For investigating the HAmo SINE in zebrafish, the consensus sequences of four subfamilies (type I, II, III and IV) were used as queries to blastn Danio rerio database in NCBI website. Because the primer regions of these consensus sequences are identical and uninformative, we eliminated these regions from the whole consensus sequences, as shown in Figure 2. These consensus sequences were about 83-91 bp in length containing about 31-37 bp central region and partial tRNA-related region and LINE2-derived region. We set the parameter e = 0.1 and count the number of similar sequences with query (coverage > 90%) in zebrafish genome. 16 sequences (identity 72%-78%), 40 sequences (identity 72%-81%), 58 sequences (identity 72%-80%, and other 2 sequence have high similarity: 1 with 85%, 1 with 87%) were found to be similar with the consensus sequences of type I, II and III, respectively. Because these similar sequences in zebrafish are too divergent with the corresponding type I, II and III consensus sequences, especially in the central region representing the most specific diagnostic nucleotide, we couldn't determine the presence of type I, II and III of HAmo SINE in zebrafish. As our described, Type I mainly distributed in lineage Leuciscinae and Type II were found only in some species. Their restricted species distribution may lead to the absence of them in primitive cyprinid species Danio rerio. In contrast, we found 105 sequences similar with consensus sequence of type IV with identity 72%-90% in zebrafish. Majority of them can be identified and characterized to be members of type IV since type IV were the oldest subfamily and its members have more divergence between sequences and dispersed in the whole Cyprinidae. The alignment of type IV sequences in zebrafish with the consensus sequence of type IV in this paper was provided as Additional file 1.

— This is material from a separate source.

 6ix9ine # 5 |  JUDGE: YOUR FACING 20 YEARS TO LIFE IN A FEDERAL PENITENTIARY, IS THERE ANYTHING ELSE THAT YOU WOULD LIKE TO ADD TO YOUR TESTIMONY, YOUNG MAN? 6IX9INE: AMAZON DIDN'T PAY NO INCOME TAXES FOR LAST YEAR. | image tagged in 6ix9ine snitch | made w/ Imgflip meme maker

Moreover, among our isolated HAmo internal sequences in 17 cyprinid fishes, there are tens of HAmo sequences that have more divergent central region with each other as well as with the type I, II, III and IV (Figure 6, type U, Additional file 2). We couldn't divide them into specific subfamilies now because of lacking enough supported sequences. When using them as queries to blastn Danio rerio genome, tens or hundreds sequences similar with many queries have been found in zebrafish. In addition, we also obtained 7 HAmo SINE sequences by cloning the inter-primer SINE PCR products in zebrafish, provided in Additional file 3. All these evidences manifest that numerous HAmo SINE copies presented in the primitive cyprinid fish Danio rerio and dispersed in the whole Cyprinidae.

Discussion

Multiple source genes are responsible for amplification of the HAmo SINE in Cyprinid genomes

In this work, we isolated and characterized many HAmo SINEs from 17 species of the Cyprinidae family. The results show that the HAmo SINE is widespread in cyprinid genomes and that copy numbers are about 104-106.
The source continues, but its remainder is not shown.